A new study says the best-known dinosaurs of all time corresponded to at least three different species that had subtle distinctions from each other in terms of anatomy, when they lived and perhaps in behavior.

Hypothesis proposed by a trio of American researchers may refute the classification of the famous tyrannosaurus rexTwo other species established: T. imperator and T. regina.

Not coincidentally, all scientific names are variations of “rex” or “re” in Latin – “regina” means “queen” and “imperator”, of course, “emperor” in the native language of Portuguese.

The Analysis That Underlies the “Triple Personality” From tyrant It is now published in the scientific journal Evolutionary Biology. The study was coordinated by independent researcher Gregory Paul and is also signed by Scott Persson and Jay Van Ralte from the College of Charleston, South Carolina.

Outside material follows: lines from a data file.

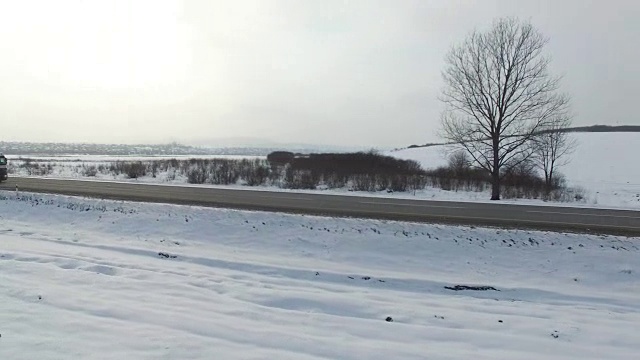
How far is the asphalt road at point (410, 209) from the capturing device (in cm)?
1530

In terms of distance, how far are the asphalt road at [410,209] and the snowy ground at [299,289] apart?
164cm

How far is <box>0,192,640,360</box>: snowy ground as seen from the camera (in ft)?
19.6

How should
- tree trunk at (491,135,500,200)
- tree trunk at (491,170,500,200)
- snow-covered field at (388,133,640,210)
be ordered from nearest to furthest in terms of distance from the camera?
1. tree trunk at (491,170,500,200)
2. tree trunk at (491,135,500,200)
3. snow-covered field at (388,133,640,210)

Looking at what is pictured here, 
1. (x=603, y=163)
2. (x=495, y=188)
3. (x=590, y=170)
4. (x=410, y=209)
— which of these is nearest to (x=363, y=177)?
(x=495, y=188)

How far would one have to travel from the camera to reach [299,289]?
940 centimetres

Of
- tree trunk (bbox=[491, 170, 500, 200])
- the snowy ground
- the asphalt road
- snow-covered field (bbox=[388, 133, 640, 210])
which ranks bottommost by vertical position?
the snowy ground

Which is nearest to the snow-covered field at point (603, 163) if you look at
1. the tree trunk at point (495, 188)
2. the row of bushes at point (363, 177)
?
the row of bushes at point (363, 177)

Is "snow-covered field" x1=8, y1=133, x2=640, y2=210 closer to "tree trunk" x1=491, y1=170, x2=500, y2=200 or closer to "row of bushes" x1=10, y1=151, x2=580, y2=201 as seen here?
"row of bushes" x1=10, y1=151, x2=580, y2=201

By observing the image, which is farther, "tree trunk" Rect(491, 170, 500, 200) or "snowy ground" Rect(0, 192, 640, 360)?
"tree trunk" Rect(491, 170, 500, 200)

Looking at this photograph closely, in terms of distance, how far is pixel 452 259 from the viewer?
40.6 ft

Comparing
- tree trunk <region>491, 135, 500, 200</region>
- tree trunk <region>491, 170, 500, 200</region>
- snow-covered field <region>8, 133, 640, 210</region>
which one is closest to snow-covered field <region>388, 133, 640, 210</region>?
snow-covered field <region>8, 133, 640, 210</region>

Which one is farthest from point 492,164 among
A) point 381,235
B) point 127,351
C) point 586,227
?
point 127,351

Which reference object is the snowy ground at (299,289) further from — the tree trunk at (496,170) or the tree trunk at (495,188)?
the tree trunk at (496,170)

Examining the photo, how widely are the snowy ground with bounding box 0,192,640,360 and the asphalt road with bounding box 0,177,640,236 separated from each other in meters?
1.64
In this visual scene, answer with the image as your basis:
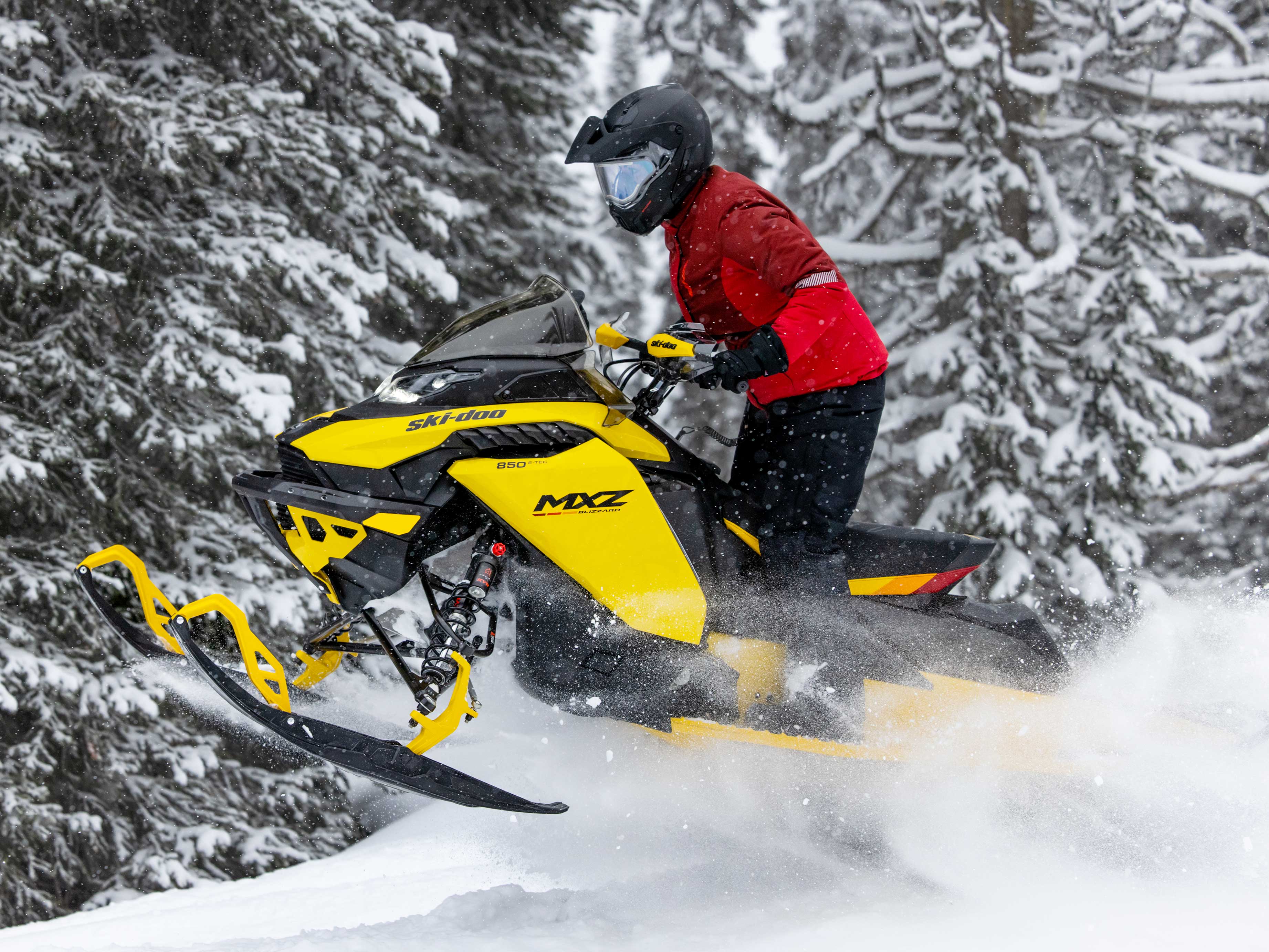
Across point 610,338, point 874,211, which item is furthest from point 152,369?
point 874,211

about 12 meters long, tyrannosaurus rex 68 million to 66 million years ago lived in a wide area that would become present-day North America. Both the vast geographic distribution and the duration of the animal’s existence open the possibility that speciation events have occurred, that is, the formation of new species of tyrannosaurs from a common ancestor.

Paul and his colleagues T. rex, one of the most well-studied dinosaur species with relatively abundant skeletons. For example, it is known that there were more graceful forms (ie with relatively light bones) and that the animal had other more robust forms. In addition, there are variations in beginners.

Some animals have only one tooth on each side of the jaw called the insiform (by analogy with mammals’ rodents), while others have two iniformes.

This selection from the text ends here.